Não há indicação médica para procedimentos cirúrgicos — como cauterização, crioterapia, eletrocoagulação ou laser — com o objetivo de “reparar” ou “tratar” o ectropião cervical, pois ele não é uma doença. Realizar intervenções desnecessárias expõe a paciente a riscos reais e evitáveis, incluindo dor pélvica crônica, estenose cervical (estreitamento do canal cervical), dificuldade de concepção, complicações obstétricas (como dilatação cervical insuficiente no trabalho de parto), infecções ascendentes e cicatrizes que comprometem a elasticidade do colo uterino. Além disso, tais procedimentos podem gerar ansiedade injustificada, custos desnecessários e desgaste na relação médico-paciente.

O acompanhamento adequado consiste em exame citopatológico (Papanicolau) e/ou teste molecular para HPV conforme as diretrizes vigentes — não para tratar o ectropião, mas para rastrear lesões intraepiteliais cervicais de alto grau, que são verdadeiras condições patológicas. Caso haja sintomas como corrimento abundante, sangramento pós-coito ou intermenstrual, deve-se investigar causas específicas (ex.: infecções vaginais, lesões neoplásicas, pólipos) com exames complementares, nunca assumir que derivam do ectropião.
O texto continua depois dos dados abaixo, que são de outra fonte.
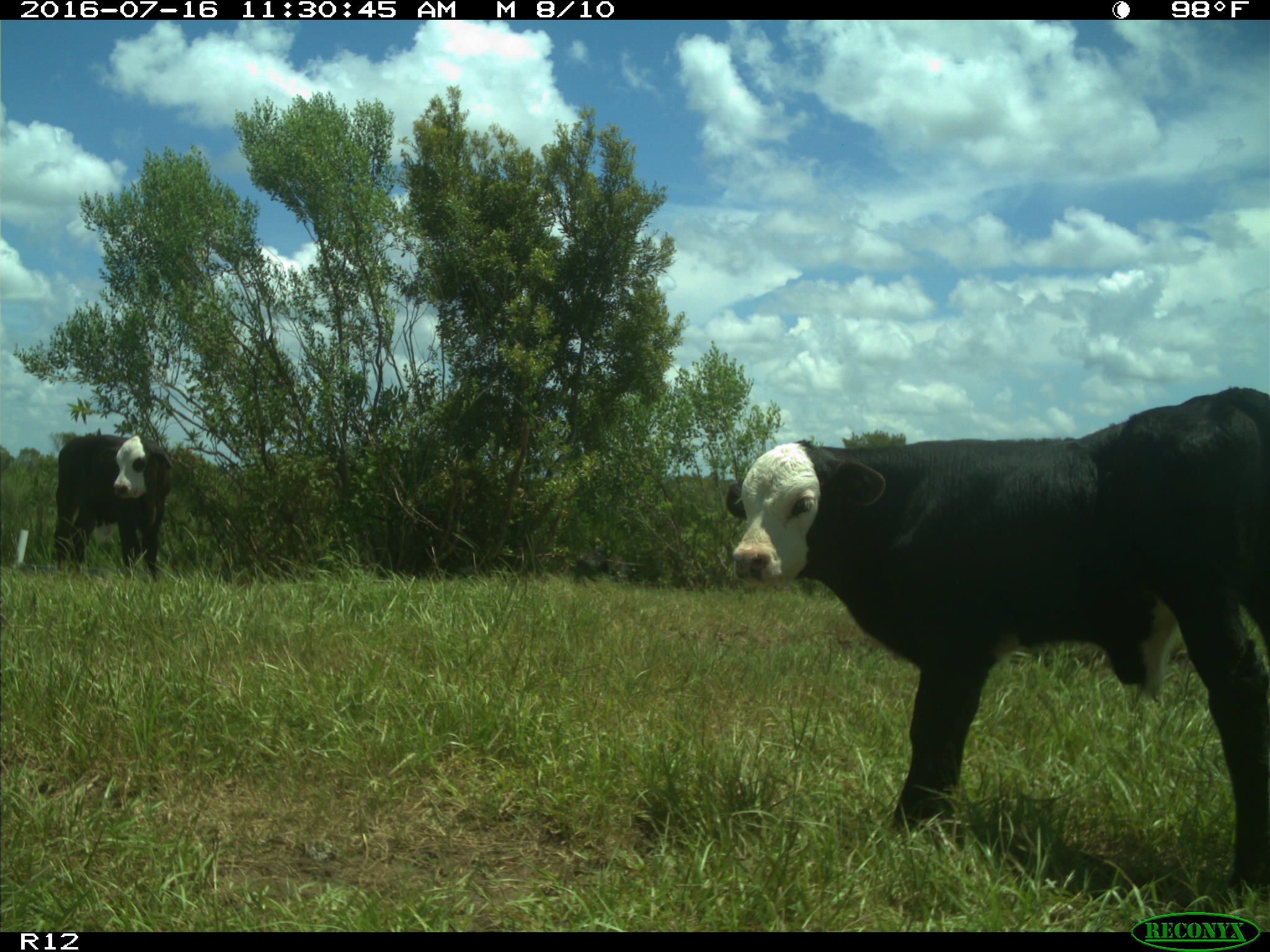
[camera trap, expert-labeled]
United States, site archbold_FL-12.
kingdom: Animalia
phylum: Chordata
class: Mammalia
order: Artiodactyla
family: Bovidae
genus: Bos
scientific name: Bos taurus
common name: domestic cow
Recomenda-se fortemente que mulheres com diagnóstico de “erosão cervical” busquem orientação com ginecologistas atualizados, que reconheçam essa condição como fisiológica e evitem intervenções invasivas sem evidência científica. A educação em saúde e a desmedicalização desse achado são fundamentais para a proteção da saúde reprodutiva feminina.